(View the complete code for this example.)
This example creates a classification tree model to determine important variables (parameters) during the manufacture of a semiconductor device. Some of the variables that are involved in the manufacturing process are as follows: gTemp is the growth temperature of substrate, aTemp is the anneal temperature, Rot is rotation speed, Dopant is the atom that is used during device growth, and Usable indicates whether the device is usable.
The following statements create a data set named MBE_Data, which contains measurements for 20 devices:
data MBE_Data;
label gTemp = 'Growth Temperature of Substrate';
label aTemp = 'Anneal Temperature';
label Rot = 'Rotation Speed';
label Dopant = 'Dopant Atom';
label Usable = 'Experiment Could Be Performed';
input gTemp aTemp Rot Dopant $ 39-40 Usable $ 47-54;
datalines;
384.614 633.172 1.01933 C Unusable
363.874 512.942 0.72057 C Unusable
397.395 671.179 0.90419 C Unusable
389.962 653.940 1.01417 C Unusable
387.763 612.545 1.00417 C Unusable
394.206 617.021 1.07188 Si Usable
387.135 616.035 0.94740 Si Usable
428.783 745.345 0.99087 Si Unusable
399.365 600.932 1.23307 Si Unusable
455.502 648.821 1.01703 Si Unusable
387.362 697.589 1.01623 Ge Usable
408.872 640.406 0.94543 Ge Usable
407.734 628.196 1.05137 Ge Usable
417.343 612.328 1.03960 Ge Usable
482.539 669.392 0.84249 Ge Unusable
367.116 564.246 0.99642 Sn Unusable
398.594 733.839 1.08744 Sn Unusable
378.032 619.561 1.06137 Sn Usable
357.544 606.871 0.85205 Sn Unusable
384.578 635.858 1.12215 Sn Unusable
;
The following statements create the tree model:
proc hpsplit data=MBE_Data maxdepth=6;
class Usable Dopant;
model Usable = gTemp aTemp Rot Dopant;
prune none;
run;
Output 68.5.1 shows the "Variable Importance" table.

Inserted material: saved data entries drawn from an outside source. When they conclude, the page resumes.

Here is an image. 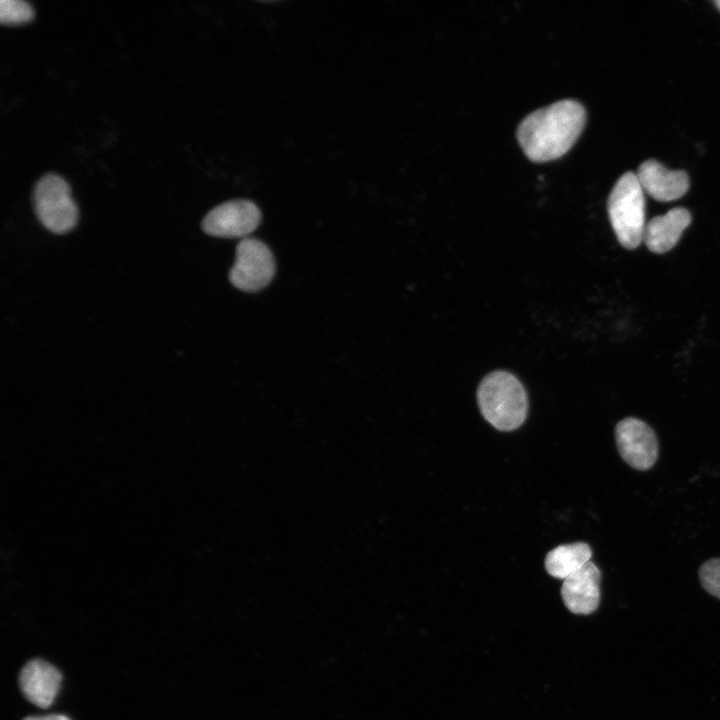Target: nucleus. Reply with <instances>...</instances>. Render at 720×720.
I'll use <instances>...</instances> for the list:
<instances>
[{
  "label": "nucleus",
  "instance_id": "obj_1",
  "mask_svg": "<svg viewBox=\"0 0 720 720\" xmlns=\"http://www.w3.org/2000/svg\"><path fill=\"white\" fill-rule=\"evenodd\" d=\"M586 121L583 106L562 100L532 112L520 123L517 138L526 156L547 162L564 155L581 134Z\"/></svg>",
  "mask_w": 720,
  "mask_h": 720
},
{
  "label": "nucleus",
  "instance_id": "obj_2",
  "mask_svg": "<svg viewBox=\"0 0 720 720\" xmlns=\"http://www.w3.org/2000/svg\"><path fill=\"white\" fill-rule=\"evenodd\" d=\"M477 402L482 416L500 431L517 429L527 416L525 388L506 371H493L482 379L477 389Z\"/></svg>",
  "mask_w": 720,
  "mask_h": 720
},
{
  "label": "nucleus",
  "instance_id": "obj_3",
  "mask_svg": "<svg viewBox=\"0 0 720 720\" xmlns=\"http://www.w3.org/2000/svg\"><path fill=\"white\" fill-rule=\"evenodd\" d=\"M608 214L620 244L635 249L643 241L645 222L644 191L633 172L623 174L608 198Z\"/></svg>",
  "mask_w": 720,
  "mask_h": 720
},
{
  "label": "nucleus",
  "instance_id": "obj_4",
  "mask_svg": "<svg viewBox=\"0 0 720 720\" xmlns=\"http://www.w3.org/2000/svg\"><path fill=\"white\" fill-rule=\"evenodd\" d=\"M35 213L45 228L63 234L75 227L78 209L68 183L54 173L44 174L33 191Z\"/></svg>",
  "mask_w": 720,
  "mask_h": 720
},
{
  "label": "nucleus",
  "instance_id": "obj_5",
  "mask_svg": "<svg viewBox=\"0 0 720 720\" xmlns=\"http://www.w3.org/2000/svg\"><path fill=\"white\" fill-rule=\"evenodd\" d=\"M274 273L275 261L266 244L254 238H244L238 243L235 262L229 272V280L236 288L258 291L271 281Z\"/></svg>",
  "mask_w": 720,
  "mask_h": 720
},
{
  "label": "nucleus",
  "instance_id": "obj_6",
  "mask_svg": "<svg viewBox=\"0 0 720 720\" xmlns=\"http://www.w3.org/2000/svg\"><path fill=\"white\" fill-rule=\"evenodd\" d=\"M261 221L259 208L251 201L236 199L224 202L207 213L202 229L220 238L244 237L254 231Z\"/></svg>",
  "mask_w": 720,
  "mask_h": 720
},
{
  "label": "nucleus",
  "instance_id": "obj_7",
  "mask_svg": "<svg viewBox=\"0 0 720 720\" xmlns=\"http://www.w3.org/2000/svg\"><path fill=\"white\" fill-rule=\"evenodd\" d=\"M615 439L622 459L636 470L651 468L658 457L657 438L642 420L628 417L615 427Z\"/></svg>",
  "mask_w": 720,
  "mask_h": 720
},
{
  "label": "nucleus",
  "instance_id": "obj_8",
  "mask_svg": "<svg viewBox=\"0 0 720 720\" xmlns=\"http://www.w3.org/2000/svg\"><path fill=\"white\" fill-rule=\"evenodd\" d=\"M600 579L601 572L592 561L564 579L561 597L566 608L582 615L596 611L600 603Z\"/></svg>",
  "mask_w": 720,
  "mask_h": 720
},
{
  "label": "nucleus",
  "instance_id": "obj_9",
  "mask_svg": "<svg viewBox=\"0 0 720 720\" xmlns=\"http://www.w3.org/2000/svg\"><path fill=\"white\" fill-rule=\"evenodd\" d=\"M61 681L60 671L42 659L28 661L19 675V685L24 697L43 709L50 707L54 702Z\"/></svg>",
  "mask_w": 720,
  "mask_h": 720
},
{
  "label": "nucleus",
  "instance_id": "obj_10",
  "mask_svg": "<svg viewBox=\"0 0 720 720\" xmlns=\"http://www.w3.org/2000/svg\"><path fill=\"white\" fill-rule=\"evenodd\" d=\"M636 175L643 191L661 202L676 200L689 189L686 172L669 170L654 159L643 162Z\"/></svg>",
  "mask_w": 720,
  "mask_h": 720
},
{
  "label": "nucleus",
  "instance_id": "obj_11",
  "mask_svg": "<svg viewBox=\"0 0 720 720\" xmlns=\"http://www.w3.org/2000/svg\"><path fill=\"white\" fill-rule=\"evenodd\" d=\"M690 223V212L684 207H675L646 223L643 241L650 251L665 253L676 245Z\"/></svg>",
  "mask_w": 720,
  "mask_h": 720
},
{
  "label": "nucleus",
  "instance_id": "obj_12",
  "mask_svg": "<svg viewBox=\"0 0 720 720\" xmlns=\"http://www.w3.org/2000/svg\"><path fill=\"white\" fill-rule=\"evenodd\" d=\"M591 557L592 550L587 543L563 544L547 553L544 565L549 575L564 580L588 563Z\"/></svg>",
  "mask_w": 720,
  "mask_h": 720
},
{
  "label": "nucleus",
  "instance_id": "obj_13",
  "mask_svg": "<svg viewBox=\"0 0 720 720\" xmlns=\"http://www.w3.org/2000/svg\"><path fill=\"white\" fill-rule=\"evenodd\" d=\"M34 12L29 3L23 0H1L0 21L2 24H20L30 21Z\"/></svg>",
  "mask_w": 720,
  "mask_h": 720
},
{
  "label": "nucleus",
  "instance_id": "obj_14",
  "mask_svg": "<svg viewBox=\"0 0 720 720\" xmlns=\"http://www.w3.org/2000/svg\"><path fill=\"white\" fill-rule=\"evenodd\" d=\"M702 587L712 596L720 599V559L713 558L704 562L699 569Z\"/></svg>",
  "mask_w": 720,
  "mask_h": 720
},
{
  "label": "nucleus",
  "instance_id": "obj_15",
  "mask_svg": "<svg viewBox=\"0 0 720 720\" xmlns=\"http://www.w3.org/2000/svg\"><path fill=\"white\" fill-rule=\"evenodd\" d=\"M22 720H71L69 717L63 714H49L44 716H27Z\"/></svg>",
  "mask_w": 720,
  "mask_h": 720
},
{
  "label": "nucleus",
  "instance_id": "obj_16",
  "mask_svg": "<svg viewBox=\"0 0 720 720\" xmlns=\"http://www.w3.org/2000/svg\"><path fill=\"white\" fill-rule=\"evenodd\" d=\"M715 4H716V6L719 8V10H720V0L715 1Z\"/></svg>",
  "mask_w": 720,
  "mask_h": 720
}]
</instances>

Output 68.5.1: Variable Importance
| Variable Importance | ||||
|---|---|---|---|---|
| Variable | Variable Label |
Training | Count | |
| Relative | Importance | |||
| gTemp | Growth Temperature of Substrate | 1.0000 | 2.1022 | 2 |
| Dopant | Dopant Atom | 0.7522 | 1.5811 | 1 |
| aTemp | Anneal Temperature | 0.6228 | 1.3093 | 1 |
| Rot | Rotation Speed | 0.3250 | 0.6831 | 1 |
This table shows that the predictor gTemp has the largest value. This means that the growth temperature of substrate is the most important consideration in determining the usability of the sample.